> _What the task requires_
Repeat exactly, please, the opening lines of the data below, through and including the line where "genus: Redunca" sits.

> _Information_
---------------

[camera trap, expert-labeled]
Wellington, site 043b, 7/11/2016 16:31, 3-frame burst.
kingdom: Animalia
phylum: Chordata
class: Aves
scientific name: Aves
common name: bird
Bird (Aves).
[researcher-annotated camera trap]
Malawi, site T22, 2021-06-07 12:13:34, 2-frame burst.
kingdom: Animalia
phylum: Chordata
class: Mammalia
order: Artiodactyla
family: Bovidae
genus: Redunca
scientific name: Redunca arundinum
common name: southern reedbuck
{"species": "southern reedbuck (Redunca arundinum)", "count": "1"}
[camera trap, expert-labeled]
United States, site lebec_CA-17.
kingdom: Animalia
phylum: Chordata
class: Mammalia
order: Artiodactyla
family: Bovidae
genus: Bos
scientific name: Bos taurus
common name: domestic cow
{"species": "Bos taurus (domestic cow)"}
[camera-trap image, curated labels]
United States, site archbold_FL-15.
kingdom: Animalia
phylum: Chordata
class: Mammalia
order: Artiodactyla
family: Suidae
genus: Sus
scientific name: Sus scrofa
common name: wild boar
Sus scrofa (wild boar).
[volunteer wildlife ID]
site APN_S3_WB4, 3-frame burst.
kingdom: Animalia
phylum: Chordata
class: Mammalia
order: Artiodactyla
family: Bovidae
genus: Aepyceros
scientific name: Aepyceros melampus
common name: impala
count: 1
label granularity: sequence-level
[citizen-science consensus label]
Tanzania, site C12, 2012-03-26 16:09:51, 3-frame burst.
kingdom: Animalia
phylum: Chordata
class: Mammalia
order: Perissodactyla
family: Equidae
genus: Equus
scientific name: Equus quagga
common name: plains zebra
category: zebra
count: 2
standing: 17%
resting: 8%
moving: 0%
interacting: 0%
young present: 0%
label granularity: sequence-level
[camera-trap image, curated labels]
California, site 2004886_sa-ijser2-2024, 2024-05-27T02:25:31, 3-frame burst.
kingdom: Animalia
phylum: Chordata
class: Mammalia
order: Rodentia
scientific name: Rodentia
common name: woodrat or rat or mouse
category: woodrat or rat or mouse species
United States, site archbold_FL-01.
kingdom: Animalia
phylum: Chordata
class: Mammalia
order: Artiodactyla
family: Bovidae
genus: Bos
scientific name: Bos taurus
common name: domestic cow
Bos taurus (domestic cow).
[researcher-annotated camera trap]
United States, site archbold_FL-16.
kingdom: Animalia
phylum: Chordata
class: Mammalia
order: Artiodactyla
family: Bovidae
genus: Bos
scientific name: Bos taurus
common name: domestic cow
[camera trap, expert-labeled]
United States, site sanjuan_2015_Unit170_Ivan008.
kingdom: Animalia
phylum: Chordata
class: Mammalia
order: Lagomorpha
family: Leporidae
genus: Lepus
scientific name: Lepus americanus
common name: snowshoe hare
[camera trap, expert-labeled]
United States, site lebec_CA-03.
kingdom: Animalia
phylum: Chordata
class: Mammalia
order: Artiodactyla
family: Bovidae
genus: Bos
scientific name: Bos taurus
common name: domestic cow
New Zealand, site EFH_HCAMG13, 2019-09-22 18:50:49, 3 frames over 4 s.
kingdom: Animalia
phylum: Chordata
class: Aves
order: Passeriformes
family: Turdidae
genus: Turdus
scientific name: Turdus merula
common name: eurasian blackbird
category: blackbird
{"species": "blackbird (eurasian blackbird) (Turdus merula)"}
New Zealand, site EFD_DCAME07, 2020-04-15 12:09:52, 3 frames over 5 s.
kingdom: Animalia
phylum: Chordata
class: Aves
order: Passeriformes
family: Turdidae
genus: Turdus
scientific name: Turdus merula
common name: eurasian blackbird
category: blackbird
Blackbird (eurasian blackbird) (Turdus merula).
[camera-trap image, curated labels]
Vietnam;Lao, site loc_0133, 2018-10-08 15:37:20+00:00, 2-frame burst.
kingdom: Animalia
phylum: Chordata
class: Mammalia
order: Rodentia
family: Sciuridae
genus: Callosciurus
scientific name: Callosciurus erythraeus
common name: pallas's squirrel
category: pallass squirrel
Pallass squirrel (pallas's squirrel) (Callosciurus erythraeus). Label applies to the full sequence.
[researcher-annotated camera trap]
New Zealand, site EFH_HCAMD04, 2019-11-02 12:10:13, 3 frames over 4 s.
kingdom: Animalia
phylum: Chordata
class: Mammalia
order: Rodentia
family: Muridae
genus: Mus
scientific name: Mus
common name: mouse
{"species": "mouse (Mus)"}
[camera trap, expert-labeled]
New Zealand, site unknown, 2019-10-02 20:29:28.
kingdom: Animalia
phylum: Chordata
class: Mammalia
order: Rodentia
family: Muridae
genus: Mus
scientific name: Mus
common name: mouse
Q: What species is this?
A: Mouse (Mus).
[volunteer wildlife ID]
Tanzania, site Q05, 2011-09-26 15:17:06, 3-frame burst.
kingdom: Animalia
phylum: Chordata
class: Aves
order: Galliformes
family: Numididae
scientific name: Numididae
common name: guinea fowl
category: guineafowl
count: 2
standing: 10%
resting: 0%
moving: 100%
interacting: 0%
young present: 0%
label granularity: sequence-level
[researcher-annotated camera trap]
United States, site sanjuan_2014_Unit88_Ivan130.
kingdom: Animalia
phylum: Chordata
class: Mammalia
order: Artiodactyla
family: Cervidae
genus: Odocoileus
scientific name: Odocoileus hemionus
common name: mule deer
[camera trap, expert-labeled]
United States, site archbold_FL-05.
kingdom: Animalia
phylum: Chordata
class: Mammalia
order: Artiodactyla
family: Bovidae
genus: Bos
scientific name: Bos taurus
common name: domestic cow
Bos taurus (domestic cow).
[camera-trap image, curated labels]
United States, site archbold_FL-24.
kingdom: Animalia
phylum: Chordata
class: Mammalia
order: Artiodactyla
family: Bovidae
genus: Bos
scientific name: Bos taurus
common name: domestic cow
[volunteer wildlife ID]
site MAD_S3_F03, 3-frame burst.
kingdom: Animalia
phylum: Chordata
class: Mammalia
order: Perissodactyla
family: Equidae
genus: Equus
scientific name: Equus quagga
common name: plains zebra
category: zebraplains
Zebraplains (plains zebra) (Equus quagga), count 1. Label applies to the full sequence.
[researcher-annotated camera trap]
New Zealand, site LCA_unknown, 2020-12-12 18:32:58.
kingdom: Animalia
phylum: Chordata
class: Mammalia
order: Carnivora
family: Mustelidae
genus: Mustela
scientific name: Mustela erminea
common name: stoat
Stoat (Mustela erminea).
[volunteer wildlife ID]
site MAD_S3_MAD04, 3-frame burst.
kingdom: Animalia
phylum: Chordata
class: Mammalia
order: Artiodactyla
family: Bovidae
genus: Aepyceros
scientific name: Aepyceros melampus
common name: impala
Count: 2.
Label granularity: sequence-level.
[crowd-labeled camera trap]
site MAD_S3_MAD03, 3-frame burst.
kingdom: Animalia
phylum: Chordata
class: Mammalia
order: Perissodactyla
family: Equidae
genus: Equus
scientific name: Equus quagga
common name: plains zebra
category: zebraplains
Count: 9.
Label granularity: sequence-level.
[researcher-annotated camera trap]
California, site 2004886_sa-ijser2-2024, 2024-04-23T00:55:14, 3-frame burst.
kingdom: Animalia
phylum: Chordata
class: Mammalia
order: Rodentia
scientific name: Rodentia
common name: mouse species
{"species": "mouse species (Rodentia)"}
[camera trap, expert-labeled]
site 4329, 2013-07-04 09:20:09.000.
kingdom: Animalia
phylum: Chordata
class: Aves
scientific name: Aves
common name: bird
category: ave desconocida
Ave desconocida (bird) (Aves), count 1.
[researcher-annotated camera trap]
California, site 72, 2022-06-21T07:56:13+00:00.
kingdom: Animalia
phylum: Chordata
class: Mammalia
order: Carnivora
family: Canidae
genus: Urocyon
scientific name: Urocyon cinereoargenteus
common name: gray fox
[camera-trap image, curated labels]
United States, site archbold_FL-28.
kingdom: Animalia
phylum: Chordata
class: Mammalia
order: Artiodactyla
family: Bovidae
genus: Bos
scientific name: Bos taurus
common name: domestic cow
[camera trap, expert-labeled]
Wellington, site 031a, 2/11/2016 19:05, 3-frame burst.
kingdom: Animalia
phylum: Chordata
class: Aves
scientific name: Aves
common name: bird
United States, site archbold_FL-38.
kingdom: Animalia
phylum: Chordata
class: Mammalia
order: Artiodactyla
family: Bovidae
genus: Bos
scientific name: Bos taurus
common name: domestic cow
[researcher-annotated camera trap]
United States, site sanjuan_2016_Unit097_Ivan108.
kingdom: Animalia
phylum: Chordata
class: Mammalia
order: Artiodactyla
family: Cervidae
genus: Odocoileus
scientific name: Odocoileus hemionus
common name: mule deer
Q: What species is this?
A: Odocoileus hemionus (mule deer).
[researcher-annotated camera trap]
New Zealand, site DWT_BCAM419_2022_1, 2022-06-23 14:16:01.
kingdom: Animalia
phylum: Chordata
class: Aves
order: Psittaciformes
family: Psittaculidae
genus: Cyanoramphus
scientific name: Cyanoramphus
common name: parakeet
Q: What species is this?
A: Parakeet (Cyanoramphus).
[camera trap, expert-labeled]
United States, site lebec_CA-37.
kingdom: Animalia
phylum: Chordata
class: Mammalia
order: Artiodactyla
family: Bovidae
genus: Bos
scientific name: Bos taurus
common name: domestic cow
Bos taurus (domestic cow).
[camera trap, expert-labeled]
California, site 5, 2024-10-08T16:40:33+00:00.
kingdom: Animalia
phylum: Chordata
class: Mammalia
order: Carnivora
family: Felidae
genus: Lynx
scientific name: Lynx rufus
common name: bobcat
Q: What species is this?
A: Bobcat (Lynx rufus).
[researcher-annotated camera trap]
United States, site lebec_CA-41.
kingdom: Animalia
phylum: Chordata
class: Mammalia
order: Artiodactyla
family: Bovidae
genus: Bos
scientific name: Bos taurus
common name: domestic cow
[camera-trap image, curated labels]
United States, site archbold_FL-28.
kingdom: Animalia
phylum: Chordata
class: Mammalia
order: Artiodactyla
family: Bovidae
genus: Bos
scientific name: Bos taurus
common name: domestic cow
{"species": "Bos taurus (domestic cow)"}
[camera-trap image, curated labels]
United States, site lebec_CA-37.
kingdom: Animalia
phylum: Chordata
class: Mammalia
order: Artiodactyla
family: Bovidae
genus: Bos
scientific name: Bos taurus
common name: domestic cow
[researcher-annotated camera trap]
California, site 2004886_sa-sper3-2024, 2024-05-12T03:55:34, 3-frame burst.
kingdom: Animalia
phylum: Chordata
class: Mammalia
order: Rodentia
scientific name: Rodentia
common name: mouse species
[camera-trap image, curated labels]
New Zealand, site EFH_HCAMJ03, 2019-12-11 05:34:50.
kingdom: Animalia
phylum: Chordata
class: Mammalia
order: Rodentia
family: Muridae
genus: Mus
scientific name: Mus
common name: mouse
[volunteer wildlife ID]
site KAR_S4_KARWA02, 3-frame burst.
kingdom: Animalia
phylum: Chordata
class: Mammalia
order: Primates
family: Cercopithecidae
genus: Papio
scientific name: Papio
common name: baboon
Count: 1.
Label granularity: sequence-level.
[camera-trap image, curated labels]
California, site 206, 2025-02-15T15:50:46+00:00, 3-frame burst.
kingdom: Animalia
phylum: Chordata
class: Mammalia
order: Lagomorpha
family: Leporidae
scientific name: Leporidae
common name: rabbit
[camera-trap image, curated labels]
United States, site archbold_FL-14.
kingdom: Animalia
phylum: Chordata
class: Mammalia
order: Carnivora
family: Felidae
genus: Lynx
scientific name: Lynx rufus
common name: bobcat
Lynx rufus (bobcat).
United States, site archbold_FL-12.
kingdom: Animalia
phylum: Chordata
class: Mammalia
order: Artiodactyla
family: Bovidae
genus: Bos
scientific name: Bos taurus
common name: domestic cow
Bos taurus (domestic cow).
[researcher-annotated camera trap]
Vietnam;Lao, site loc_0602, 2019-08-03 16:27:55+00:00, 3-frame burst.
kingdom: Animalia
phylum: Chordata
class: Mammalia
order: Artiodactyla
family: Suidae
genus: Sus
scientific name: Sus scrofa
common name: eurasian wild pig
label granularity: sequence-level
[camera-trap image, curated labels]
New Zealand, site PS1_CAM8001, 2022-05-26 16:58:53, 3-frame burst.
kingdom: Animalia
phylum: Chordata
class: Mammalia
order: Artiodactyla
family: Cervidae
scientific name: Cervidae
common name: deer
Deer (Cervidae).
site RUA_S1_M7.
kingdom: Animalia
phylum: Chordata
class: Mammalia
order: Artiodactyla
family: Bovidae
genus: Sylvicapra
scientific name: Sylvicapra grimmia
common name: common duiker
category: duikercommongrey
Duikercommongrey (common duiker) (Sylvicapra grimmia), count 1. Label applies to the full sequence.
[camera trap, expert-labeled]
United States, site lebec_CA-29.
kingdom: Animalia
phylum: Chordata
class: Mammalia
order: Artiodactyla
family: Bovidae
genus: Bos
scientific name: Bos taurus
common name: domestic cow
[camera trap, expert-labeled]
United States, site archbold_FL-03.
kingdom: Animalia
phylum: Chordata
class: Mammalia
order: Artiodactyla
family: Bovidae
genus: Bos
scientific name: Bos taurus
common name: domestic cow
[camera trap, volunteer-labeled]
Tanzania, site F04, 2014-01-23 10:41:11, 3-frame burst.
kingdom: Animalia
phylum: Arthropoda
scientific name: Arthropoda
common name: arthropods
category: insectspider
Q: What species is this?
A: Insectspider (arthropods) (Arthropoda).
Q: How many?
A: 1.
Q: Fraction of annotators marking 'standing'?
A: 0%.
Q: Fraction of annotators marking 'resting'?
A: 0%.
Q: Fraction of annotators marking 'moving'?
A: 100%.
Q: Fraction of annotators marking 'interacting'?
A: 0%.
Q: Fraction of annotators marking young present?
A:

---------------

> _Completed task_
[camera trap, expert-labeled]
Wellington, site 043b, 7/11/2016 16:31, 3-frame burst.
kingdom: Animalia
phylum: Chordata
class: Aves
scientific name: Aves
common name: bird
Bird (Aves).
[researcher-annotated camera trap]
Malawi, site T22, 2021-06-07 12:13:34, 2-frame burst.
kingdom: Animalia
phylum: Chordata
class: Mammalia
order: Artiodactyla
family: Bovidae
genus: Redunca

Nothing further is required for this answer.